In short, the industry worked with Matthew because they wanted to be self-sufficient in butadiene production, unconstrained by cost fluctuations and supply issues in the marketplace. They required the upgraded catalyst to supply the resulting synthesised rubber to their own customers: the tyre manufacturers.

Green chemistry

‘I’d call this green chemistry,’ he says. ‘The textbook definition of this is carrying out a chemical process that’s less impactful than the one it’s replacing; and we’re using a re-useable feedstock, because you can make ethanol from fermentation. In fact, in Brazil they offer ethanol as well as diesel in petrol stations, because they grow so much sugar cane there – the waste is fermented and used to fuel their cars, which makes sense. But we don’t have the volume of natural waste like that over here, and I wouldn’t want to interfere with the food chain in the course of my research!

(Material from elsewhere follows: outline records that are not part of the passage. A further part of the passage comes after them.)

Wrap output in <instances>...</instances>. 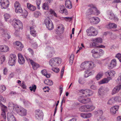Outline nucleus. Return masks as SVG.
I'll list each match as a JSON object with an SVG mask.
<instances>
[{
    "label": "nucleus",
    "mask_w": 121,
    "mask_h": 121,
    "mask_svg": "<svg viewBox=\"0 0 121 121\" xmlns=\"http://www.w3.org/2000/svg\"><path fill=\"white\" fill-rule=\"evenodd\" d=\"M95 66L94 63L91 61H86L82 63L80 67L82 70H89L93 68Z\"/></svg>",
    "instance_id": "nucleus-1"
},
{
    "label": "nucleus",
    "mask_w": 121,
    "mask_h": 121,
    "mask_svg": "<svg viewBox=\"0 0 121 121\" xmlns=\"http://www.w3.org/2000/svg\"><path fill=\"white\" fill-rule=\"evenodd\" d=\"M13 25L16 31H19L20 29L23 28V24L21 22L18 20L14 19Z\"/></svg>",
    "instance_id": "nucleus-2"
},
{
    "label": "nucleus",
    "mask_w": 121,
    "mask_h": 121,
    "mask_svg": "<svg viewBox=\"0 0 121 121\" xmlns=\"http://www.w3.org/2000/svg\"><path fill=\"white\" fill-rule=\"evenodd\" d=\"M86 32L87 35L90 36H95L98 34L97 30L93 26H91L87 29L86 30Z\"/></svg>",
    "instance_id": "nucleus-3"
},
{
    "label": "nucleus",
    "mask_w": 121,
    "mask_h": 121,
    "mask_svg": "<svg viewBox=\"0 0 121 121\" xmlns=\"http://www.w3.org/2000/svg\"><path fill=\"white\" fill-rule=\"evenodd\" d=\"M44 23L49 30H51L53 29L54 26L53 23L49 17H48L45 19Z\"/></svg>",
    "instance_id": "nucleus-4"
},
{
    "label": "nucleus",
    "mask_w": 121,
    "mask_h": 121,
    "mask_svg": "<svg viewBox=\"0 0 121 121\" xmlns=\"http://www.w3.org/2000/svg\"><path fill=\"white\" fill-rule=\"evenodd\" d=\"M16 111L17 113L21 116H25L27 114L26 110L22 107L17 108Z\"/></svg>",
    "instance_id": "nucleus-5"
},
{
    "label": "nucleus",
    "mask_w": 121,
    "mask_h": 121,
    "mask_svg": "<svg viewBox=\"0 0 121 121\" xmlns=\"http://www.w3.org/2000/svg\"><path fill=\"white\" fill-rule=\"evenodd\" d=\"M78 101L83 104L88 103L91 102V99L88 98H86L85 96H80L78 98Z\"/></svg>",
    "instance_id": "nucleus-6"
},
{
    "label": "nucleus",
    "mask_w": 121,
    "mask_h": 121,
    "mask_svg": "<svg viewBox=\"0 0 121 121\" xmlns=\"http://www.w3.org/2000/svg\"><path fill=\"white\" fill-rule=\"evenodd\" d=\"M9 4V3L8 0H1L0 5L2 9H6L7 8Z\"/></svg>",
    "instance_id": "nucleus-7"
},
{
    "label": "nucleus",
    "mask_w": 121,
    "mask_h": 121,
    "mask_svg": "<svg viewBox=\"0 0 121 121\" xmlns=\"http://www.w3.org/2000/svg\"><path fill=\"white\" fill-rule=\"evenodd\" d=\"M25 58L28 61L30 62L34 70H36L39 67V65L38 64L35 62L33 60L30 59L29 58L26 57Z\"/></svg>",
    "instance_id": "nucleus-8"
},
{
    "label": "nucleus",
    "mask_w": 121,
    "mask_h": 121,
    "mask_svg": "<svg viewBox=\"0 0 121 121\" xmlns=\"http://www.w3.org/2000/svg\"><path fill=\"white\" fill-rule=\"evenodd\" d=\"M64 27L62 24L58 26L55 30V33L59 35L62 34L64 31Z\"/></svg>",
    "instance_id": "nucleus-9"
},
{
    "label": "nucleus",
    "mask_w": 121,
    "mask_h": 121,
    "mask_svg": "<svg viewBox=\"0 0 121 121\" xmlns=\"http://www.w3.org/2000/svg\"><path fill=\"white\" fill-rule=\"evenodd\" d=\"M16 59L15 55L13 54H11L10 55L9 63L11 66L14 65L15 63V61Z\"/></svg>",
    "instance_id": "nucleus-10"
},
{
    "label": "nucleus",
    "mask_w": 121,
    "mask_h": 121,
    "mask_svg": "<svg viewBox=\"0 0 121 121\" xmlns=\"http://www.w3.org/2000/svg\"><path fill=\"white\" fill-rule=\"evenodd\" d=\"M47 48L48 52V53L47 55V57L48 58H51L53 56V55L55 53L54 48L49 46L47 47Z\"/></svg>",
    "instance_id": "nucleus-11"
},
{
    "label": "nucleus",
    "mask_w": 121,
    "mask_h": 121,
    "mask_svg": "<svg viewBox=\"0 0 121 121\" xmlns=\"http://www.w3.org/2000/svg\"><path fill=\"white\" fill-rule=\"evenodd\" d=\"M43 113L39 109L35 111V117L36 118L39 120L43 119Z\"/></svg>",
    "instance_id": "nucleus-12"
},
{
    "label": "nucleus",
    "mask_w": 121,
    "mask_h": 121,
    "mask_svg": "<svg viewBox=\"0 0 121 121\" xmlns=\"http://www.w3.org/2000/svg\"><path fill=\"white\" fill-rule=\"evenodd\" d=\"M89 20L90 22L94 24H98L100 21L99 18L96 17H91Z\"/></svg>",
    "instance_id": "nucleus-13"
},
{
    "label": "nucleus",
    "mask_w": 121,
    "mask_h": 121,
    "mask_svg": "<svg viewBox=\"0 0 121 121\" xmlns=\"http://www.w3.org/2000/svg\"><path fill=\"white\" fill-rule=\"evenodd\" d=\"M121 88V84L116 86L112 90V94L114 95L117 93L120 90Z\"/></svg>",
    "instance_id": "nucleus-14"
},
{
    "label": "nucleus",
    "mask_w": 121,
    "mask_h": 121,
    "mask_svg": "<svg viewBox=\"0 0 121 121\" xmlns=\"http://www.w3.org/2000/svg\"><path fill=\"white\" fill-rule=\"evenodd\" d=\"M16 45L17 49L19 51H22L24 47L23 45L19 41L16 42Z\"/></svg>",
    "instance_id": "nucleus-15"
},
{
    "label": "nucleus",
    "mask_w": 121,
    "mask_h": 121,
    "mask_svg": "<svg viewBox=\"0 0 121 121\" xmlns=\"http://www.w3.org/2000/svg\"><path fill=\"white\" fill-rule=\"evenodd\" d=\"M35 27V26L34 24L32 26H31L30 27V34L34 37L36 36L37 35L36 31L34 29Z\"/></svg>",
    "instance_id": "nucleus-16"
},
{
    "label": "nucleus",
    "mask_w": 121,
    "mask_h": 121,
    "mask_svg": "<svg viewBox=\"0 0 121 121\" xmlns=\"http://www.w3.org/2000/svg\"><path fill=\"white\" fill-rule=\"evenodd\" d=\"M18 62L20 64L22 65L23 64L25 63V59L21 53L18 54Z\"/></svg>",
    "instance_id": "nucleus-17"
},
{
    "label": "nucleus",
    "mask_w": 121,
    "mask_h": 121,
    "mask_svg": "<svg viewBox=\"0 0 121 121\" xmlns=\"http://www.w3.org/2000/svg\"><path fill=\"white\" fill-rule=\"evenodd\" d=\"M7 115L8 121H16V119L12 113H8Z\"/></svg>",
    "instance_id": "nucleus-18"
},
{
    "label": "nucleus",
    "mask_w": 121,
    "mask_h": 121,
    "mask_svg": "<svg viewBox=\"0 0 121 121\" xmlns=\"http://www.w3.org/2000/svg\"><path fill=\"white\" fill-rule=\"evenodd\" d=\"M56 66H58L61 63V59L58 57L52 58Z\"/></svg>",
    "instance_id": "nucleus-19"
},
{
    "label": "nucleus",
    "mask_w": 121,
    "mask_h": 121,
    "mask_svg": "<svg viewBox=\"0 0 121 121\" xmlns=\"http://www.w3.org/2000/svg\"><path fill=\"white\" fill-rule=\"evenodd\" d=\"M1 30L3 31L2 34V36L4 37L5 39H9L11 38L10 35H9L7 32V31L6 30L3 29H2Z\"/></svg>",
    "instance_id": "nucleus-20"
},
{
    "label": "nucleus",
    "mask_w": 121,
    "mask_h": 121,
    "mask_svg": "<svg viewBox=\"0 0 121 121\" xmlns=\"http://www.w3.org/2000/svg\"><path fill=\"white\" fill-rule=\"evenodd\" d=\"M94 113L95 116L96 117H99L98 119H99L101 117H104L102 116L103 114V111L101 110H99L97 111H95L94 112Z\"/></svg>",
    "instance_id": "nucleus-21"
},
{
    "label": "nucleus",
    "mask_w": 121,
    "mask_h": 121,
    "mask_svg": "<svg viewBox=\"0 0 121 121\" xmlns=\"http://www.w3.org/2000/svg\"><path fill=\"white\" fill-rule=\"evenodd\" d=\"M118 107L116 106L112 107L110 109V112L112 114H114L116 113V112L118 110Z\"/></svg>",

‘Although my main contribution to the project ended in 2015, it’s still work in progress. My expertise is in creating small-scale reactions so, once I’ve cracked it, I hand my knowledge over to the company I’ve developed it for – along with the all-important patent they’ve asked for – and then they take over.

‘The Engineering and Physical Sciences Research Council (EPSRC) forms part of UK Research and Innovation(UKRI), and gave me money for a studentship to help with this work, but apart from that it’s just been funded by my chemicals client. That said, the University’s Research & Innovation Services RIS have been very helpful in setting up contracts between me and the various companies I’ve had to deal with.‘

From a minor to major scale

‘The next step is to take the scale up from the small amount we produce in the lab, and make kilos of the stuff,’ Matthew explains.

‘To make an analogy with growing and selling vegetables, the type of BD they intend to market is a top-of-the-range, organic, premium-grade product, at an appropriate price. In twenty years though, I expect this will be the norm and everyone will be using it.

‘Yes, there are a few competitors in the race – especially in the US and the Netherlands – but I was the first in the new millennium to publish on this. The project won’t generate lots of money or fame for me, but my catalyst will have a big impact on the rubber and synthetic rubber marketplaces, once it’s proven and in use.

‘The selectivity rate is currently about 80%, which is pretty high, but I’m confident that we’ll get it even higher. The fact is, we still don’t know exactly why certain catalysts work better than others. But as an academic I personally want to carry on, to find out why the addition of element X to our catalyst can make such a huge difference to an ingredient’s selectivity. I’m driven to find out!’